## MATERIAL
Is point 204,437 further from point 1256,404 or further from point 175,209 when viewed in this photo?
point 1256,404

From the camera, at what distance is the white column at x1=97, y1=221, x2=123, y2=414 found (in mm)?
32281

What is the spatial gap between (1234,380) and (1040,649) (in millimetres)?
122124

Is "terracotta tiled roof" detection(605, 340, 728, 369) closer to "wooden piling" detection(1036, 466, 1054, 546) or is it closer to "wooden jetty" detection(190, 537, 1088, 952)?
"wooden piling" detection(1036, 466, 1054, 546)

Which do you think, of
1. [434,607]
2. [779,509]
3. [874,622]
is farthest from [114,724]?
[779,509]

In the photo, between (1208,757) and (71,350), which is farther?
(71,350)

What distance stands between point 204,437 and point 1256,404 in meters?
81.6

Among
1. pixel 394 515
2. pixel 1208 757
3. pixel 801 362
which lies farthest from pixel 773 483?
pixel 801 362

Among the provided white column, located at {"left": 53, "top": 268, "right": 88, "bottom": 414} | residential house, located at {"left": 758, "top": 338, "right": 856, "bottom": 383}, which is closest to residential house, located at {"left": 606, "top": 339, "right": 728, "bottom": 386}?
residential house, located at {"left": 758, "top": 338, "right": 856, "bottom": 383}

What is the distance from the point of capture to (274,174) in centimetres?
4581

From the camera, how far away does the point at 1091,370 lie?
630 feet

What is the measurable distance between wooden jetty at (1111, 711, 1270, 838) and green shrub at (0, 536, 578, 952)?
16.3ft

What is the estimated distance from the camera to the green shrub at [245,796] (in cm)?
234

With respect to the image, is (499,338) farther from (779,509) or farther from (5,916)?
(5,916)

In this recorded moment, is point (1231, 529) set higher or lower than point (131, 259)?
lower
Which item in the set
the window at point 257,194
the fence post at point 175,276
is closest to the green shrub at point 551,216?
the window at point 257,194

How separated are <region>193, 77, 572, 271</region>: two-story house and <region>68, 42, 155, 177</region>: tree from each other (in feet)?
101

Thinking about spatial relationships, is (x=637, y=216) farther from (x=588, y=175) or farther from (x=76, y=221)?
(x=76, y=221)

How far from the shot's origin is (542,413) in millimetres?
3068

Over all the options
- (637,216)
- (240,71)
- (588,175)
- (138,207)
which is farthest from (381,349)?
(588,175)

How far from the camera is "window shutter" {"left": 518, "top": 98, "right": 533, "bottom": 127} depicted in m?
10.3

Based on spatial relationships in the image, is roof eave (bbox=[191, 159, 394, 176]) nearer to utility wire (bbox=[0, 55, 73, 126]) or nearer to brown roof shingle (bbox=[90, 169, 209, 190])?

## DIRECTIONS FOR THIS TASK
Reproduce verbatim everything from the line containing "Among the provided" down to the final line of the listing, and nothing else.

## OUTPUT OF THE TASK
Among the provided white column, located at {"left": 53, "top": 268, "right": 88, "bottom": 414} | residential house, located at {"left": 758, "top": 338, "right": 856, "bottom": 383}, which is closest to residential house, located at {"left": 606, "top": 339, "right": 728, "bottom": 386}?
residential house, located at {"left": 758, "top": 338, "right": 856, "bottom": 383}

What is the distance from the point of capture to (274,174) in centimetres?
4581

From the camera, how far away does the point at 1091,370 lie?
630 feet

What is the measurable distance between wooden jetty at (1111, 711, 1270, 838) and green shrub at (0, 536, 578, 952)?
16.3ft

What is the estimated distance from the camera to the green shrub at [245,796] (in cm)?
234

With respect to the image, is (499,338) farther from (779,509) or farther from (5,916)?
(5,916)

In this recorded moment, is point (1231, 529) set higher or lower than point (131, 259)?
lower
Which item in the set
the window at point 257,194
the fence post at point 175,276
is closest to the green shrub at point 551,216?
the window at point 257,194

How separated are <region>193, 77, 572, 271</region>: two-story house and <region>68, 42, 155, 177</region>: tree from each other (in feet)?
101

Thinking about spatial relationships, is (x=637, y=216) farther from (x=588, y=175) or farther from (x=76, y=221)?
(x=76, y=221)

How far from the shot's origin is (542,413) in millimetres?
3068

Over all the options
- (637,216)
- (240,71)
- (588,175)
- (138,207)
which is farthest from (381,349)?
(588,175)

How far from the camera is "window shutter" {"left": 518, "top": 98, "right": 533, "bottom": 127} depicted in m?
10.3

Based on spatial relationships in the image, is roof eave (bbox=[191, 159, 394, 176]) nearer to utility wire (bbox=[0, 55, 73, 126]) or nearer to brown roof shingle (bbox=[90, 169, 209, 190])?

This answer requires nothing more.